Dataset excerpt:
---*---
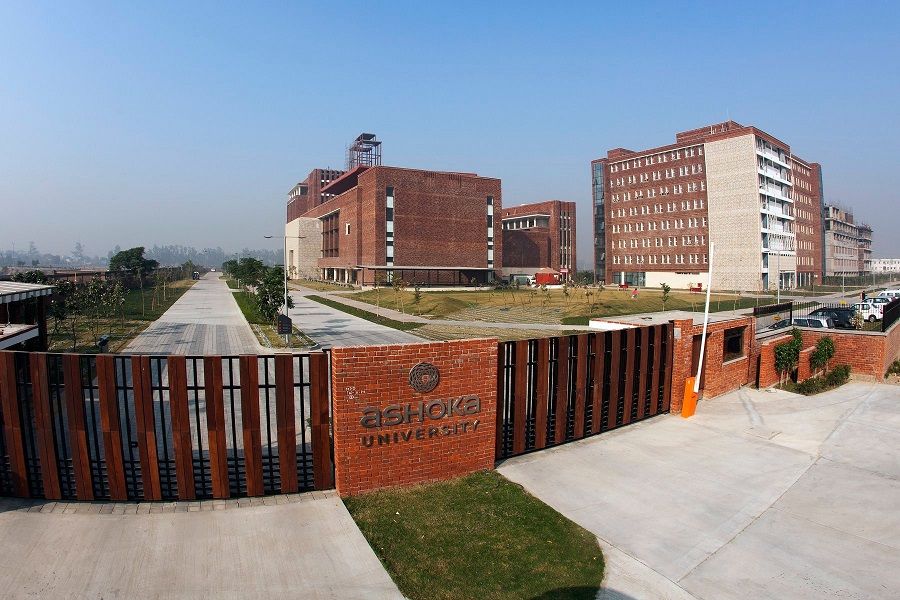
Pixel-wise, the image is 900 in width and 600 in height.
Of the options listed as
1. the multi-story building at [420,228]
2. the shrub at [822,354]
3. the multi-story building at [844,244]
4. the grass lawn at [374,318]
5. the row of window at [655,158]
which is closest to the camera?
the shrub at [822,354]

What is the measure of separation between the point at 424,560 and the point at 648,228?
8570 cm

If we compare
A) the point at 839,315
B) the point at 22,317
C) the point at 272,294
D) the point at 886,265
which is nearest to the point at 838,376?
the point at 839,315

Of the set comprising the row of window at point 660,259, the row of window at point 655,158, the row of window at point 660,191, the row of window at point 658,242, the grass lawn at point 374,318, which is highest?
the row of window at point 655,158

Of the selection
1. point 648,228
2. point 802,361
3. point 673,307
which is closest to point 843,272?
point 648,228

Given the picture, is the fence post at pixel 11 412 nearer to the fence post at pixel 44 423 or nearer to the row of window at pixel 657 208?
the fence post at pixel 44 423

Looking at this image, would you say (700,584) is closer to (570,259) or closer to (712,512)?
(712,512)

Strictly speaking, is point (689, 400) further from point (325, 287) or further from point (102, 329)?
point (325, 287)

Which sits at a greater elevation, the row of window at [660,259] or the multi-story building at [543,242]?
the multi-story building at [543,242]

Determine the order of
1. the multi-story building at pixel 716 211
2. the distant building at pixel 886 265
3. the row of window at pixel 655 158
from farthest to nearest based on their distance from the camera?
the distant building at pixel 886 265
the row of window at pixel 655 158
the multi-story building at pixel 716 211

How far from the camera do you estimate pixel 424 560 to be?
6668 mm

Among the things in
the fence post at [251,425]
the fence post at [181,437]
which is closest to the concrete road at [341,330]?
the fence post at [251,425]

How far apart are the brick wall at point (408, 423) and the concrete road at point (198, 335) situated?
16.1 meters

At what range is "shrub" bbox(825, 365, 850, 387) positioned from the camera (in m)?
18.7

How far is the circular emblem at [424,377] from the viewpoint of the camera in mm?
8711
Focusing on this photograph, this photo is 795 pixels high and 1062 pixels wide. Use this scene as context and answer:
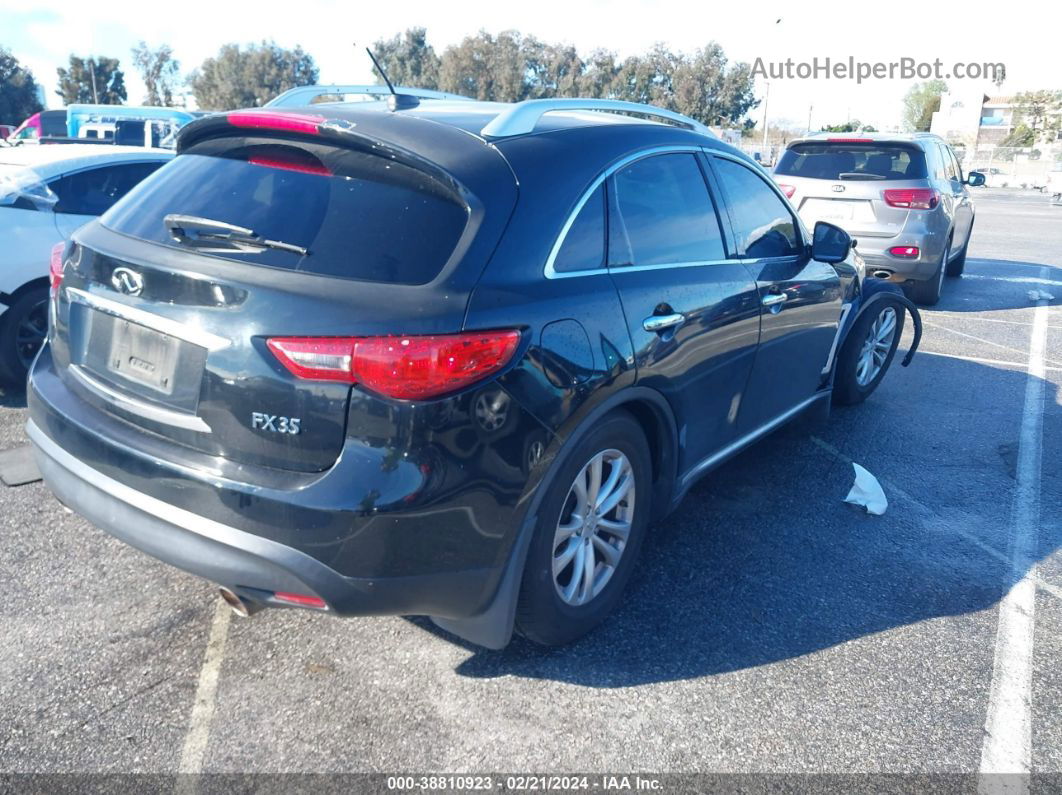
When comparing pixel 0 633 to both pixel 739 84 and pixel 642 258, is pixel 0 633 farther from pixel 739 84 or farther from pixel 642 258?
pixel 739 84

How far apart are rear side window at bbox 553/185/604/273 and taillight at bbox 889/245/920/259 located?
23.8 feet

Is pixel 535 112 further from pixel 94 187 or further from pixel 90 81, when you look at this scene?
pixel 90 81

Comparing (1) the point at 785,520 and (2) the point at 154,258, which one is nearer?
(2) the point at 154,258

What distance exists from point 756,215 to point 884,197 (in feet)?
19.3

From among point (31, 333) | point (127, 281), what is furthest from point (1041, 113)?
point (127, 281)

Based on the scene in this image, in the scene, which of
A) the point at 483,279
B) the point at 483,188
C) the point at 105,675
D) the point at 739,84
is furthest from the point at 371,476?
the point at 739,84

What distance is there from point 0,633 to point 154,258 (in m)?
1.48

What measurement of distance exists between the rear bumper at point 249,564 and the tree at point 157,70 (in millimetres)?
63301

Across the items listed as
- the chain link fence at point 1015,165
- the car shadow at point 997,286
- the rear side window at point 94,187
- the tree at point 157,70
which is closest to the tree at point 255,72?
the tree at point 157,70

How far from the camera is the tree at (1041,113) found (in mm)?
72562

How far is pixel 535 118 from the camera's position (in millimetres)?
→ 3090

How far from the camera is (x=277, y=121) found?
9.25ft

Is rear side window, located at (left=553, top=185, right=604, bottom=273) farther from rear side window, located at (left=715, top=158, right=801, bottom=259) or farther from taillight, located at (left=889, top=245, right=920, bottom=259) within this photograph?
taillight, located at (left=889, top=245, right=920, bottom=259)

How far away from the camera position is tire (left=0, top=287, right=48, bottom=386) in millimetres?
5246
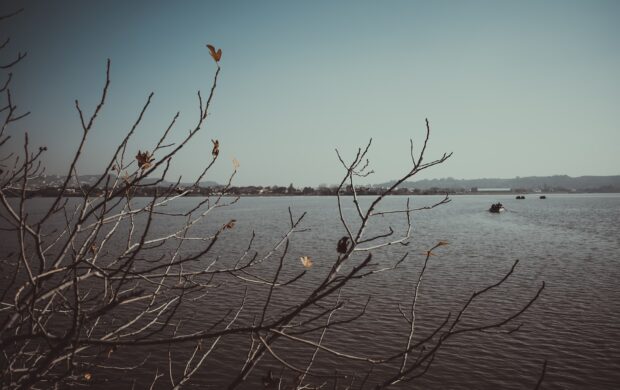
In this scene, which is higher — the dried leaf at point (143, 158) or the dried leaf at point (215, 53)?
the dried leaf at point (215, 53)

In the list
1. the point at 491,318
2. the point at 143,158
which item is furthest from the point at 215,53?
the point at 491,318

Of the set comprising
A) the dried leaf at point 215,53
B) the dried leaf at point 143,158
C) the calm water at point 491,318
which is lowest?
the calm water at point 491,318

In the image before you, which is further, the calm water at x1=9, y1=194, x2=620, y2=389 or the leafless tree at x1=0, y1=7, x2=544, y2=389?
the calm water at x1=9, y1=194, x2=620, y2=389

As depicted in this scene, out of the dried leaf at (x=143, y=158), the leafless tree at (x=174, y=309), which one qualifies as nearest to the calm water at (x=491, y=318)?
the leafless tree at (x=174, y=309)

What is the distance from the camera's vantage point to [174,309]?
2.35m

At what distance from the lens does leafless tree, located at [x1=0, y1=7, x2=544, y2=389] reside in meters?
1.66

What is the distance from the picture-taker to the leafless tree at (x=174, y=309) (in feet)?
5.44

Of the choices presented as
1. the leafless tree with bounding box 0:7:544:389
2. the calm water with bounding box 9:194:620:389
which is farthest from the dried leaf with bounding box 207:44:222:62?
the calm water with bounding box 9:194:620:389

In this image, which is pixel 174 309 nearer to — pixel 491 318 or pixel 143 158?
pixel 143 158

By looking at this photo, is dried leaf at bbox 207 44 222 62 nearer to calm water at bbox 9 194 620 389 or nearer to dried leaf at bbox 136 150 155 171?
dried leaf at bbox 136 150 155 171

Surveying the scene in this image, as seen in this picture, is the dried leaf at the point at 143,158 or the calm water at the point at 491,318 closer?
the dried leaf at the point at 143,158

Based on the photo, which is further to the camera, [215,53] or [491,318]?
[491,318]

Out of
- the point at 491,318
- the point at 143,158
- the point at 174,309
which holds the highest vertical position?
the point at 143,158

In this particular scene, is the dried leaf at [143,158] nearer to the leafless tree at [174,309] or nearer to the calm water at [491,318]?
the leafless tree at [174,309]
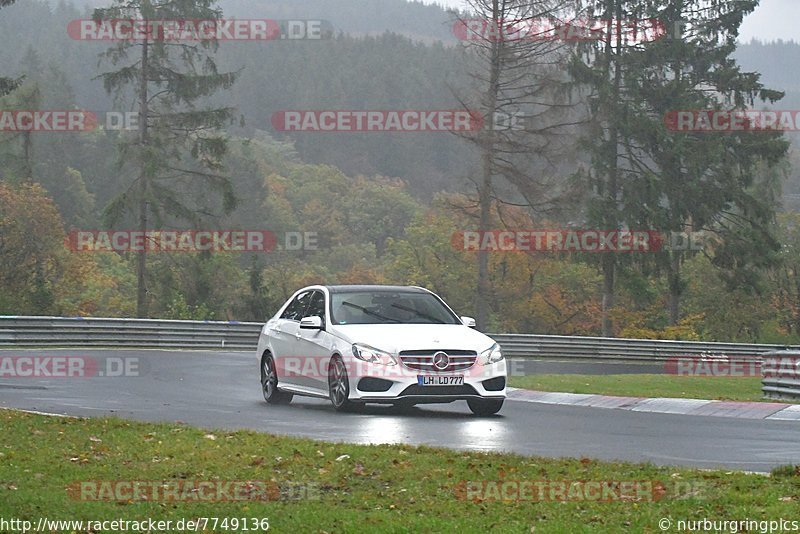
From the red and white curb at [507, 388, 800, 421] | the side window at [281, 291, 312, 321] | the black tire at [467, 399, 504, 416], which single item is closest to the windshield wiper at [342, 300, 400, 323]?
the side window at [281, 291, 312, 321]

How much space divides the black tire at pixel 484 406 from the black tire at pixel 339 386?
5.02 ft

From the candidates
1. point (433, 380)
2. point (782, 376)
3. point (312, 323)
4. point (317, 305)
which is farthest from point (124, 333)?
point (433, 380)

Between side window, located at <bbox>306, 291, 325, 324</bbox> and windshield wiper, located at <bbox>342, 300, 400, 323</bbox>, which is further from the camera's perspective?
side window, located at <bbox>306, 291, 325, 324</bbox>

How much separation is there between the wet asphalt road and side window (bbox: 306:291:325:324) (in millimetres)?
1286

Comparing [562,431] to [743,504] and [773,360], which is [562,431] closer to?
[743,504]

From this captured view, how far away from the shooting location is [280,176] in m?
140

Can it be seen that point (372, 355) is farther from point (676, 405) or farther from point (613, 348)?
point (613, 348)

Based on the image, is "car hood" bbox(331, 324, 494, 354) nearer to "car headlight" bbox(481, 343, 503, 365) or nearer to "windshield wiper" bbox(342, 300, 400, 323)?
"car headlight" bbox(481, 343, 503, 365)

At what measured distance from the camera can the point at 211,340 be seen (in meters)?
39.6

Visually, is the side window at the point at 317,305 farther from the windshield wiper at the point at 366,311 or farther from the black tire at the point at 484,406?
the black tire at the point at 484,406

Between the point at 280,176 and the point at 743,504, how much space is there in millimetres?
132104

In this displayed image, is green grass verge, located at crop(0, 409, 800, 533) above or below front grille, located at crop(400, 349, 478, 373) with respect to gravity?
below

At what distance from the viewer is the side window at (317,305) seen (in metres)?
18.6

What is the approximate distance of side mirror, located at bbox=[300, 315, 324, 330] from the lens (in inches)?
714
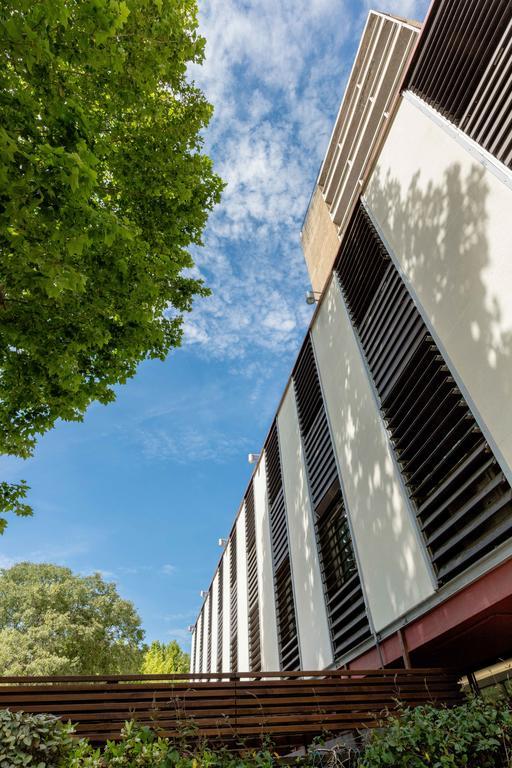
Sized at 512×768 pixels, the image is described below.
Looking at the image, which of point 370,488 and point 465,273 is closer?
point 465,273

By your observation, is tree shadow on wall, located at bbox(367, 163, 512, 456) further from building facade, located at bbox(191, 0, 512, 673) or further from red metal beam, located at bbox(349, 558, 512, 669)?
red metal beam, located at bbox(349, 558, 512, 669)

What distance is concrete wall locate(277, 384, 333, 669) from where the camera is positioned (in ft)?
28.8

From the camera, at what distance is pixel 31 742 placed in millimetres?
3068

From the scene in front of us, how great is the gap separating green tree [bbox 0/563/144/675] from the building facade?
11.5m

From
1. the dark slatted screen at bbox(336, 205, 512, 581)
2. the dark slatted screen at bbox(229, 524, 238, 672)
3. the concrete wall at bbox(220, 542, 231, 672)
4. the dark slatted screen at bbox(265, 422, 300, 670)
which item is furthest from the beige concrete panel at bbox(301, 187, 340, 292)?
the concrete wall at bbox(220, 542, 231, 672)

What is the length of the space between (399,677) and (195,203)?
25.6ft

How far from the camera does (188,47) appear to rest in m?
6.61

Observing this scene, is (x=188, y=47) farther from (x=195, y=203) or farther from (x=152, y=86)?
(x=195, y=203)

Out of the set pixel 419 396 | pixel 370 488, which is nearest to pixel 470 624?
pixel 370 488

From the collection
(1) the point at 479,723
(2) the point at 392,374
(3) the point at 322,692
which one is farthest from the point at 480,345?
(3) the point at 322,692

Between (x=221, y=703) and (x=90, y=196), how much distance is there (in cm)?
596

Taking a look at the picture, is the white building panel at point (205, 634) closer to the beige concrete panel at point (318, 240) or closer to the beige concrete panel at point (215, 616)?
the beige concrete panel at point (215, 616)

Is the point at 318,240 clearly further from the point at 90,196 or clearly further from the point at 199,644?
the point at 199,644

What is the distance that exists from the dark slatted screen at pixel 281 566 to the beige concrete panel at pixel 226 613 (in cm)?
830
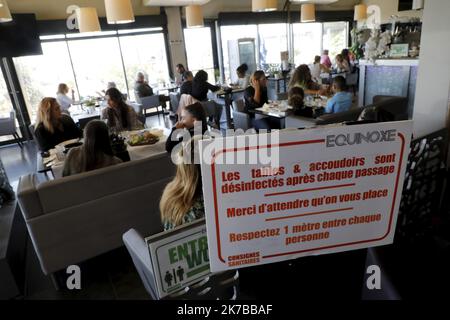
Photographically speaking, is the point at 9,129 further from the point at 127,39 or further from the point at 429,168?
the point at 429,168

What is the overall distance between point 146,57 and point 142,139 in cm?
577

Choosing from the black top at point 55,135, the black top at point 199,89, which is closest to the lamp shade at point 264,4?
the black top at point 199,89

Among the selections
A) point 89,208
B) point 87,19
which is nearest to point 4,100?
point 87,19

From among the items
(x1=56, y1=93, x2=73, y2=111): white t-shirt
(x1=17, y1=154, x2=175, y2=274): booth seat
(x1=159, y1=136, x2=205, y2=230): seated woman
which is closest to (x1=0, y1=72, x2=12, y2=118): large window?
(x1=56, y1=93, x2=73, y2=111): white t-shirt

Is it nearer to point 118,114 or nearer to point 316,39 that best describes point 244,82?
point 118,114

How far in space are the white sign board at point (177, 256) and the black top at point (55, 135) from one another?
3568 mm

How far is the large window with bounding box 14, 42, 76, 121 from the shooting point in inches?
269

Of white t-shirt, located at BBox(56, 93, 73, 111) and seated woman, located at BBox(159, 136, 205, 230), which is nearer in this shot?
seated woman, located at BBox(159, 136, 205, 230)

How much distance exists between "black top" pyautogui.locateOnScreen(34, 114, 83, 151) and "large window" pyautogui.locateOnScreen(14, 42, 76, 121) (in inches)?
149

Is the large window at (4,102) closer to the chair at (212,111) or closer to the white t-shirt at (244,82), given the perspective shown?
the chair at (212,111)

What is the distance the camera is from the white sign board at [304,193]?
0.64 m

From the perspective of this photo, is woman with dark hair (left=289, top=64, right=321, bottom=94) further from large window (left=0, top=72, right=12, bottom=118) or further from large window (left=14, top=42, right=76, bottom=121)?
large window (left=0, top=72, right=12, bottom=118)

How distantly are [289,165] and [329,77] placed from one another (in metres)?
8.59

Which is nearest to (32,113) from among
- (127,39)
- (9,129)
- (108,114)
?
(9,129)
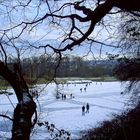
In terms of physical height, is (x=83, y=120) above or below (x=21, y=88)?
below

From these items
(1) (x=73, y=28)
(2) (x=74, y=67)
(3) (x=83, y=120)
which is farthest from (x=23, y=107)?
Answer: (3) (x=83, y=120)

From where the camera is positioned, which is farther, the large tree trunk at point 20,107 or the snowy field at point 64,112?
the snowy field at point 64,112

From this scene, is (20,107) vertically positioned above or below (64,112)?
above

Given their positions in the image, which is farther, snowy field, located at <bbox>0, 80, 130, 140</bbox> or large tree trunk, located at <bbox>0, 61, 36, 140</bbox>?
snowy field, located at <bbox>0, 80, 130, 140</bbox>

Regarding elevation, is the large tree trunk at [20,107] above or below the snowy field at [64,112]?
above

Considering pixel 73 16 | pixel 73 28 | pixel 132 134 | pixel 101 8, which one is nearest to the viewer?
pixel 101 8

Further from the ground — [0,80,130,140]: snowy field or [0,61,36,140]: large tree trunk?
[0,61,36,140]: large tree trunk

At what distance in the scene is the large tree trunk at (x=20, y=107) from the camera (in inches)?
155

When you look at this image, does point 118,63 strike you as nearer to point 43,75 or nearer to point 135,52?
Answer: point 135,52

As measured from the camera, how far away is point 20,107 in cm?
413

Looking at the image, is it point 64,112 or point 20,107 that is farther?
point 64,112

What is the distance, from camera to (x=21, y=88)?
174 inches

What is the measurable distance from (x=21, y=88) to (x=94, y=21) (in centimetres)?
209

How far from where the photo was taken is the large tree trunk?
3.94m
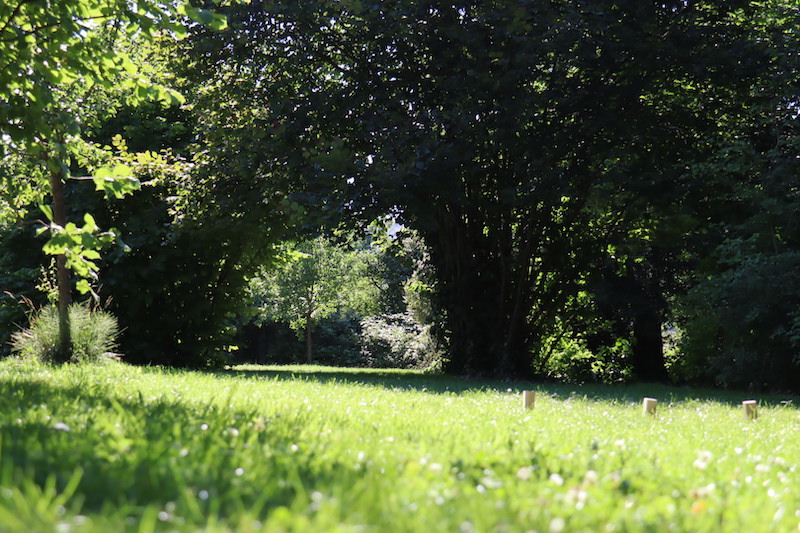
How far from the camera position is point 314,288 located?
36.3 m

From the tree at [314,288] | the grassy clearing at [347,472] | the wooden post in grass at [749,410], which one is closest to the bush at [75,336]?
the grassy clearing at [347,472]

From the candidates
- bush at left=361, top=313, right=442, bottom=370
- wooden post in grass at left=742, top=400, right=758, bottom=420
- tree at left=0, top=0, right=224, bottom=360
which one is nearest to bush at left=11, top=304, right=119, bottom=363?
tree at left=0, top=0, right=224, bottom=360

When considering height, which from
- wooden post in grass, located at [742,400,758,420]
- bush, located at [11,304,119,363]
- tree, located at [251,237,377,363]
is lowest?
wooden post in grass, located at [742,400,758,420]

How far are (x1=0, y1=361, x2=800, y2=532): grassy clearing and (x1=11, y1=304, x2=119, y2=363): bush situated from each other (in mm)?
6058

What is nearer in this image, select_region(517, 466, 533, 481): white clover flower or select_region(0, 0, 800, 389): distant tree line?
select_region(517, 466, 533, 481): white clover flower

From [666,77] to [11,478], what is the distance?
14.5 meters

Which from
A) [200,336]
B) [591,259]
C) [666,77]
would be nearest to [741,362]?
[591,259]

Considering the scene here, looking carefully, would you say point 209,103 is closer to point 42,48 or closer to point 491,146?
point 491,146

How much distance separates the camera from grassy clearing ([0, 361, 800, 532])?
2475mm

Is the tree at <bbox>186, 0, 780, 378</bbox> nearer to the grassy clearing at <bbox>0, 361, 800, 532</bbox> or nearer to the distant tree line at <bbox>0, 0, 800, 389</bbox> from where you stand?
---*---
### Required task
Please write out the records starting at the line that contains "How far from where" and ending at the last line of the records, leaving out any pictures.

### Reply
How far from where the photo was taken is the large tree trunk?
3.94m
How far from the camera position is point 314,288 located?
36.3 m

From the tree at [314,288] | the grassy clearing at [347,472] | the wooden post in grass at [749,410], which one is closest to the bush at [75,336]?
the grassy clearing at [347,472]

From the candidates
- bush at left=361, top=313, right=442, bottom=370
- wooden post in grass at left=742, top=400, right=758, bottom=420
- tree at left=0, top=0, right=224, bottom=360
which one is nearest to bush at left=11, top=304, right=119, bottom=363?
tree at left=0, top=0, right=224, bottom=360

When considering height, which from
- wooden post in grass, located at [742,400,758,420]
- bush, located at [11,304,119,363]
- tree, located at [251,237,377,363]
is lowest?
wooden post in grass, located at [742,400,758,420]

How far are (x1=0, y1=361, x2=800, y2=532): grassy clearing and (x1=11, y1=304, x2=119, y2=363): bush situated from each other (in mm)?
6058

What is nearer in this image, select_region(517, 466, 533, 481): white clover flower or select_region(0, 0, 800, 389): distant tree line?
select_region(517, 466, 533, 481): white clover flower

From [666,77] to [11,478], what is the distance?
14.5 meters

Which from
A) [200,336]
B) [591,259]
C) [666,77]
would be nearest to [741,362]?
[591,259]

Considering the scene here, looking carefully, would you say point 209,103 is closer to point 42,48 or closer to point 491,146?
point 491,146

How much distance separates the camera from grassy clearing ([0, 361, 800, 532])?
2475mm

Is the tree at <bbox>186, 0, 780, 378</bbox> nearer to the grassy clearing at <bbox>0, 361, 800, 532</bbox> or nearer to the distant tree line at <bbox>0, 0, 800, 389</bbox> from where you stand?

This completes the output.